■ Complete the following:
(A) Find each line in the entries that contains the word "crowd", and copy those lines.
(B) Write the next paragraph of the Sound Transit light rail article, starting after its last sentence.
-------- Reading text --------
Board Proposes Earlier Light Rail Timelines
Proposed ST3 Draft Plan changes would speed up major projects in response to overwhelming emphasis of public comments
Sound Transit Board members today outlined proposed changes to the Sound Transit 3 Draft Plan, with emphasis on completing light rail extensions sooner.
“Across the region we heard vocal support for completing projects sooner,” said Sound Transit Board Chair and King County Executive Dow Constantine. “Speeding up these light rail expansions will give riders earlier relief from our region’s ever-worsening congestion.”
Under proposed changes, the ST3 plan slated for voter consideration in November would build a total of 62 miles of light rail with stations serving 37 additional areas. Improvements outlined at today’s meeting would speed up most of the extensions by two to five years.
Light rail to Everett via Paine Field would open five years earlier than previously stated. Extensions to downtown Redmond and Federal Way would be completed four years sooner, while the Ballard, West Seattle and Tacoma extensions would open three years sooner. During the delivery of projects the agency would work with partners to further improve timelines where feasible.
“I am in full support of the revised Sound Transit 3 Plan and believe it is very good for Snohomish County and the region,” said Sound Transit Boardmember and Snohomish County Executive Dave Somers. “As presented, Link light rail will follow our preferred route, hitting Paine Field on the way to the Everett Station District. While we would all like to have light rail reach Everett tomorrow, that is not realistic. These large construction projects do take time. We need to ensure that Snohomish County is not left out of our region’s mass transit system, since the consequences of that to our economy could be devastating. With this plan, the vision of Sound Transit and the region can be realized: we connect population centers to job centers and make the spine a priority.”
“These amendments accomplish the longtime goal of a truly regional light rail system faster than we thought we could, reaching Tacoma three years earlier while extending Tacoma Link to Tacoma Community College two years earlier,” said Sound Transit Boardmember and Pierce County Executive Pat McCarthy. “Our changes also include increasing investment in Sounder, which we heard today has seen ridership increases over the past year. The plan extends platforms to accommodate two more cars, provides funding for track capacity expansions for adding trains and extends service to Tillicum and DuPont, with additional parking in DuPont. These and other investments will help Pierce County thrive as our population keeps growing.”
Details of the proposed changes to the ST3 Plan are available at soundtransit3.org. Board members proposed a number of significant new projects and refinements that would be constructed as the region’s population grows by nearly a million residents by 2040. Seattle’s light rail extension to Ballard would be completely grade separated on 15th Avenue. A new light rail line between Issaquah and Bellevue would extend further to reach south Kirkland. Expanded Sounder commuter rail capital investments in South King County and Pierce County would increase system capacity, enhance service, and extend the line to Tillicum and DuPont.
Changes would expand early projects slated for completion within the first eight years, including improvements to Bus Rapid Transit on I-405 between Lynnwood and Burien with added facilities in Kirkland and Renton. A new station at 130th Street in Seattle would move from provisional to fully-funded status.
-------- Information given --------
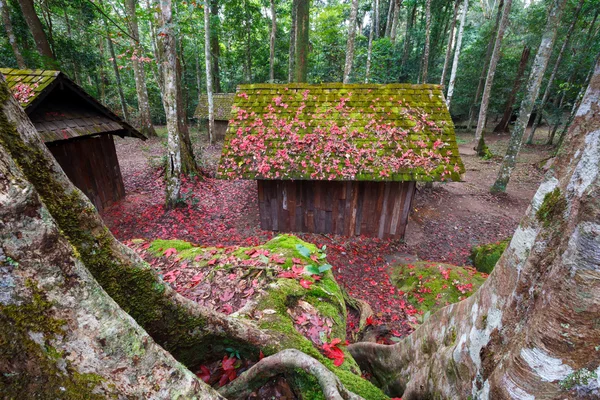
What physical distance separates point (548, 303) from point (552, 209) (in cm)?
50

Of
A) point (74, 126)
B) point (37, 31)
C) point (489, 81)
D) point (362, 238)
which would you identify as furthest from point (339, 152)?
point (37, 31)

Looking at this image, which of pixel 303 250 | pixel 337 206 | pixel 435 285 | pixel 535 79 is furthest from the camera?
pixel 535 79

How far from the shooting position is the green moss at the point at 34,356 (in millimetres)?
1089

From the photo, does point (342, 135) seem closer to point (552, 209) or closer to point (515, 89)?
point (552, 209)

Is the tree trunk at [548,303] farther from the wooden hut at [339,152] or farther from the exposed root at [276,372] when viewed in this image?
the wooden hut at [339,152]

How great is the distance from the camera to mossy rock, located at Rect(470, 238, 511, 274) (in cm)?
710

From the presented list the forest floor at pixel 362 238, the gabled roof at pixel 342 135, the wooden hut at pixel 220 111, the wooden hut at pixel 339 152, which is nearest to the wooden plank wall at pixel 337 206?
the wooden hut at pixel 339 152

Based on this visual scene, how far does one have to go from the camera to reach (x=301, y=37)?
10.7m

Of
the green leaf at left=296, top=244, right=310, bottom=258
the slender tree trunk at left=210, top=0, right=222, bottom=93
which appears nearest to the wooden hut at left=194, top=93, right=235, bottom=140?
the slender tree trunk at left=210, top=0, right=222, bottom=93

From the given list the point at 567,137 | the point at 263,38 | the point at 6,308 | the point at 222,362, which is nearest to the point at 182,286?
the point at 222,362

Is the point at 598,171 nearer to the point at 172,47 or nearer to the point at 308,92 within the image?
the point at 308,92

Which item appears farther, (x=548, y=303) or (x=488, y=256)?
(x=488, y=256)

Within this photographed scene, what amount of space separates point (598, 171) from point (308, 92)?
8192mm

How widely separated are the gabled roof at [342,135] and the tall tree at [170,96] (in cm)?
175
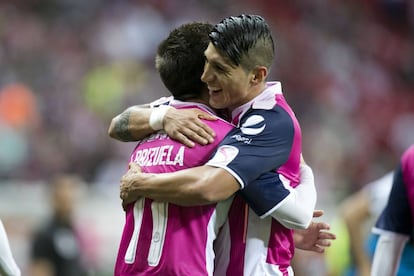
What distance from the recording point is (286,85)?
1559 cm

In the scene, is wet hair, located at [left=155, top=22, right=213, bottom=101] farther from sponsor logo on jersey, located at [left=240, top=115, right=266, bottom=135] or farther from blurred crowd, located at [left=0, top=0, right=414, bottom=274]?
blurred crowd, located at [left=0, top=0, right=414, bottom=274]

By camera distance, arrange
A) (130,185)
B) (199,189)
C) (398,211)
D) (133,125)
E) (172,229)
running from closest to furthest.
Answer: (199,189) < (172,229) < (130,185) < (133,125) < (398,211)

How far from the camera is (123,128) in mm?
4805

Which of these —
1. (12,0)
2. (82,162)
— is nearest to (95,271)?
(82,162)

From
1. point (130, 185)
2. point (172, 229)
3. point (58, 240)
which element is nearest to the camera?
point (172, 229)

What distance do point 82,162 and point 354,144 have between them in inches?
163

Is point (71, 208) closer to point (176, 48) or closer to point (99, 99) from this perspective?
point (99, 99)

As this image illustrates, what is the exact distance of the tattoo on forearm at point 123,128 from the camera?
478 cm

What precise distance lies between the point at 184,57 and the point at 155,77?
1009 cm

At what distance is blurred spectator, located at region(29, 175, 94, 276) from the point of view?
383 inches

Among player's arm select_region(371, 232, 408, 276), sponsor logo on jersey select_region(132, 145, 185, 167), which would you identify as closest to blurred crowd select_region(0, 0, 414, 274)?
player's arm select_region(371, 232, 408, 276)

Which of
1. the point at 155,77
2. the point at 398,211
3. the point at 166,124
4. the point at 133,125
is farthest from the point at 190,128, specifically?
the point at 155,77

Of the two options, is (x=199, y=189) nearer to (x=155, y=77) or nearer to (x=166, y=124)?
(x=166, y=124)

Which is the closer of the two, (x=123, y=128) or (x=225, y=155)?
(x=225, y=155)
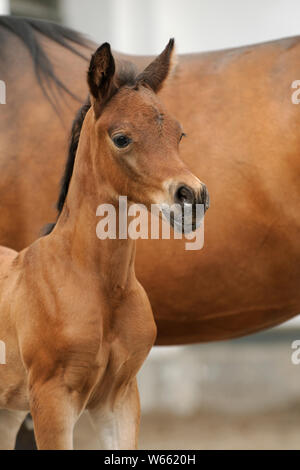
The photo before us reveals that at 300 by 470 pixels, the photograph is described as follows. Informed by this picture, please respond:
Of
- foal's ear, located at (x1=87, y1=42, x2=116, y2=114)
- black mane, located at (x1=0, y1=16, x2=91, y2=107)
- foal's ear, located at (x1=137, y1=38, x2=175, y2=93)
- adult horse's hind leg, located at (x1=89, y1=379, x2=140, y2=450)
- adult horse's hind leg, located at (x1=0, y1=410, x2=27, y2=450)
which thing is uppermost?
black mane, located at (x1=0, y1=16, x2=91, y2=107)

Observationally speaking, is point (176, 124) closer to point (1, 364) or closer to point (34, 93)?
point (1, 364)

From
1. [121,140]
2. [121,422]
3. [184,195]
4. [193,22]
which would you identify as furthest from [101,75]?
[193,22]

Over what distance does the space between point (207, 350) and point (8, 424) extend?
2.61 metres

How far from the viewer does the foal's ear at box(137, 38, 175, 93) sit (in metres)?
1.27

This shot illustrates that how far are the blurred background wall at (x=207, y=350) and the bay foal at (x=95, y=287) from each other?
2.44 meters

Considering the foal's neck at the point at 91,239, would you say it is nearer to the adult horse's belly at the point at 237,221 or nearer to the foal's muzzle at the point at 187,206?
the foal's muzzle at the point at 187,206

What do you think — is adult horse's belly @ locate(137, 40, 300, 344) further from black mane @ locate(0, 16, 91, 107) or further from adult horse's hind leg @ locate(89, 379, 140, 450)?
adult horse's hind leg @ locate(89, 379, 140, 450)

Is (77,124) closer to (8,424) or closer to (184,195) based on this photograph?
(184,195)

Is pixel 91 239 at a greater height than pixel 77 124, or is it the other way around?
pixel 77 124

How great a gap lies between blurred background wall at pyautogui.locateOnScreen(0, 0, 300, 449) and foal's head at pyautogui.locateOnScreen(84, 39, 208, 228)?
2.63 m

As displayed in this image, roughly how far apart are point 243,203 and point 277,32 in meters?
2.23

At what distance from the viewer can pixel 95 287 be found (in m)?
1.26

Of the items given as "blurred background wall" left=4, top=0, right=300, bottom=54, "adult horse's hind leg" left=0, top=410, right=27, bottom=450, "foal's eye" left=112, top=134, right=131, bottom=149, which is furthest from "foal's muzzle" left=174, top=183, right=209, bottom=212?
"blurred background wall" left=4, top=0, right=300, bottom=54
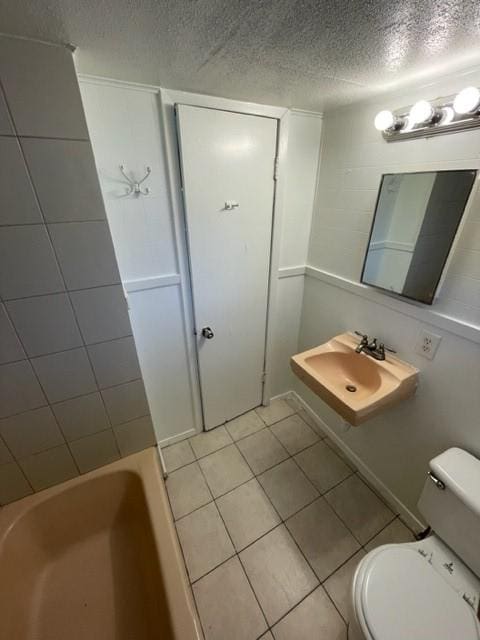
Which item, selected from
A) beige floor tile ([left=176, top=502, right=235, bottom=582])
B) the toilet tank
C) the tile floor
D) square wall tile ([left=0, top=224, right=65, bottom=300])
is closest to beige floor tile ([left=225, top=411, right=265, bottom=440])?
the tile floor

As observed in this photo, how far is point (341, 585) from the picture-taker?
4.02 feet

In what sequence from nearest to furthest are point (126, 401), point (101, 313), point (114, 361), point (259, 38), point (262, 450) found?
point (259, 38)
point (101, 313)
point (114, 361)
point (126, 401)
point (262, 450)

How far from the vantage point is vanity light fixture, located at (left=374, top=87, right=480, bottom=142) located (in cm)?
89

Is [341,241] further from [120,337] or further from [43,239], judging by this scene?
[43,239]

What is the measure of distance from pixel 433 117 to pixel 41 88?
4.48 ft

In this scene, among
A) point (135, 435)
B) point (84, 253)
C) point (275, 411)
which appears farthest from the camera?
point (275, 411)

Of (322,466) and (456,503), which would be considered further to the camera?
(322,466)

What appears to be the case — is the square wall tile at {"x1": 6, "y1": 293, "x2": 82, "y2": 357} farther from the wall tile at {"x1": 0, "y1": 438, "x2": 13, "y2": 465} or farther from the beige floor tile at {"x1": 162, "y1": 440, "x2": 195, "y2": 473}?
the beige floor tile at {"x1": 162, "y1": 440, "x2": 195, "y2": 473}

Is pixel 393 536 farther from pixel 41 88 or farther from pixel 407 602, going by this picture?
pixel 41 88

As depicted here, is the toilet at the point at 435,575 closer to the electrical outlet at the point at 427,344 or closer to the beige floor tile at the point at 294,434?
the electrical outlet at the point at 427,344

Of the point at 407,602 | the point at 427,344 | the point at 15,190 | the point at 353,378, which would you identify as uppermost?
the point at 15,190

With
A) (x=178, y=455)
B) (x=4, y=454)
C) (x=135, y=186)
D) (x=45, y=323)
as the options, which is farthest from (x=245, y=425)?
(x=135, y=186)

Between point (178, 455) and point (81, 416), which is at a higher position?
point (81, 416)

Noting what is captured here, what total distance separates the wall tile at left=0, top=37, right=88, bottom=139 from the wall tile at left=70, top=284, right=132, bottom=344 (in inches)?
20.7
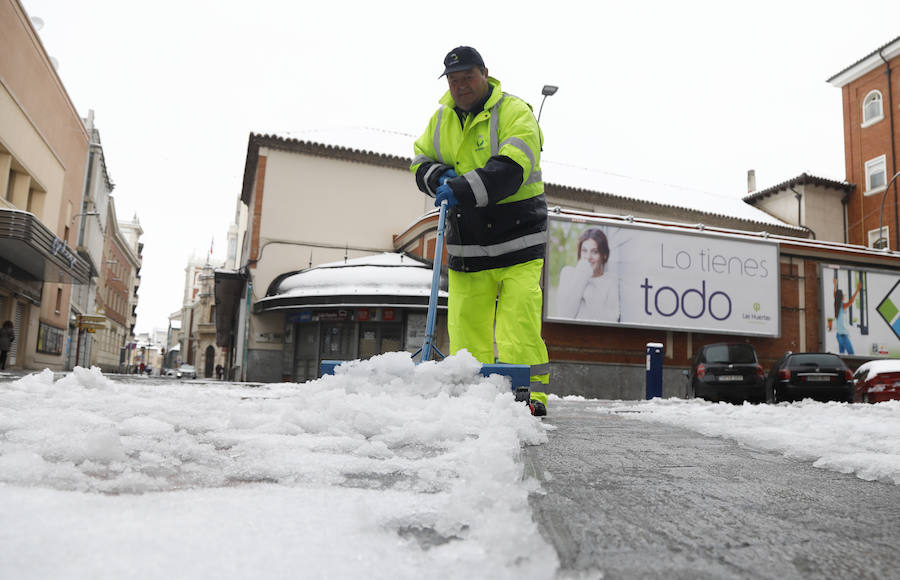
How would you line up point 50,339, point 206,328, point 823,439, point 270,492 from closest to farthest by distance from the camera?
1. point 270,492
2. point 823,439
3. point 50,339
4. point 206,328

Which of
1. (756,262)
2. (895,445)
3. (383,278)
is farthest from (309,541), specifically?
(756,262)

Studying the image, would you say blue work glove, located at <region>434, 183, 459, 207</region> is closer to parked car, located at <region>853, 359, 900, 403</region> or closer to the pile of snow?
the pile of snow

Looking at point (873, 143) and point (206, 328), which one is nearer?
point (873, 143)

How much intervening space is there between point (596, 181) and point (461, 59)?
2366 centimetres

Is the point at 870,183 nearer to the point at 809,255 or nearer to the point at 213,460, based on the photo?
the point at 809,255

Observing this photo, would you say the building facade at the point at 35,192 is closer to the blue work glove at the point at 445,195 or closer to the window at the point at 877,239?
the blue work glove at the point at 445,195

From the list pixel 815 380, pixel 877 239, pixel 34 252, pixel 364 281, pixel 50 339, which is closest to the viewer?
pixel 815 380

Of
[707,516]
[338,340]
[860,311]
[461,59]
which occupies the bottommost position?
[707,516]

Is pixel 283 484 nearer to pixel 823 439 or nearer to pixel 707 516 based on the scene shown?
pixel 707 516

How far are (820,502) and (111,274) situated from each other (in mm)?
54434

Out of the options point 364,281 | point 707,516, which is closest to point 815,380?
point 364,281

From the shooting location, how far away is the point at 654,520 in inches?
48.0

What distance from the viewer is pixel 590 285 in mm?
16828

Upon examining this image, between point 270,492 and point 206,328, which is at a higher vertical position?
point 206,328
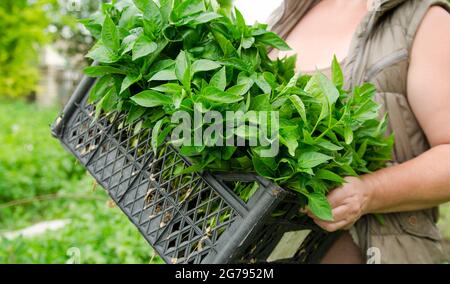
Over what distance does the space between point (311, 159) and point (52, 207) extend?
4270 millimetres

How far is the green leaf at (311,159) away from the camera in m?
1.22

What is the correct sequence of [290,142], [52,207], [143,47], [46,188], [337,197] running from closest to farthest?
[290,142] < [143,47] < [337,197] < [52,207] < [46,188]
--------
■ Answers for the tasks:
(A)
In the scene, is wet hair, located at [left=155, top=22, right=213, bottom=101] farther from sponsor logo on jersey, located at [left=240, top=115, right=266, bottom=135] or farther from blurred crowd, located at [left=0, top=0, right=414, bottom=274]?
blurred crowd, located at [left=0, top=0, right=414, bottom=274]
Among player's arm select_region(371, 232, 408, 276), sponsor logo on jersey select_region(132, 145, 185, 167), which would you identify as closest to blurred crowd select_region(0, 0, 414, 274)?

(B)
The Sound Transit Board is scheduled to vote on proposed updated projects and timelines at a special meeting June 2. The Board is scheduled to adopt completed language of the plan on June 23 to meet election submission deadlines.
The improved timelines and added projects are primarily enabled by refinements including adjusting the financing plan for the ST3 measure to modestly increase the issuance of bonds, improving the region’s financial capacity by approximately 8 percent or $4 billion. The $54 billion in investments would be funded through new voter-approved sales, MVET and property taxes. The improved timelines and added projects would not change the measure’s estimated additional $200 annual or $17 monthly costs for a typical adult in the Sound Transit District.
The two major factors influencing project timelines are the time it takes to generate sufficient revenues through taxes, bonding and grants; and the time it takes to plan and build projects, including intensive work with local jurisdictions and other partners. Sound Transit CEO Peter Rogoff today updated the Board on options the agency will pursue to reduce the time required to plan, permit and construct major projects, with emphasis on working with local jurisdictions to speed up project development.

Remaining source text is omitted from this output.